Copy the records below verbatim, from the first line through the line containing "Heavy Duty Doors Bracebridge - ON", inclusive.
__________
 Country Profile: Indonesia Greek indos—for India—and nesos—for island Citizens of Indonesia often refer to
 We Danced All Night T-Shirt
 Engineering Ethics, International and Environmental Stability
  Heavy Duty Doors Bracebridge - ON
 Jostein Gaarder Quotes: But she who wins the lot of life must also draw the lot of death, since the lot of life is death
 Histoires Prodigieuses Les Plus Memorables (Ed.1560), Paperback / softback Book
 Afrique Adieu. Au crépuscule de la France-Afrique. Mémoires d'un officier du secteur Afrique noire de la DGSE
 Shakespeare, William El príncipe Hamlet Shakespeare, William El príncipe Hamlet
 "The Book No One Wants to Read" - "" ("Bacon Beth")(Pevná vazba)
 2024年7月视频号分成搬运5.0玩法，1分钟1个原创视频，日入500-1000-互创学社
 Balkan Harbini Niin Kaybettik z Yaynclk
__________
Response for this exercise:
 Country Profile: Indonesia Greek indos—for India—and nesos—for island Citizens of Indonesia often refer to
 We Danced All Night T-Shirt
 Engineering Ethics, International and Environmental Stability
  Heavy Duty Doors Bracebridge - ON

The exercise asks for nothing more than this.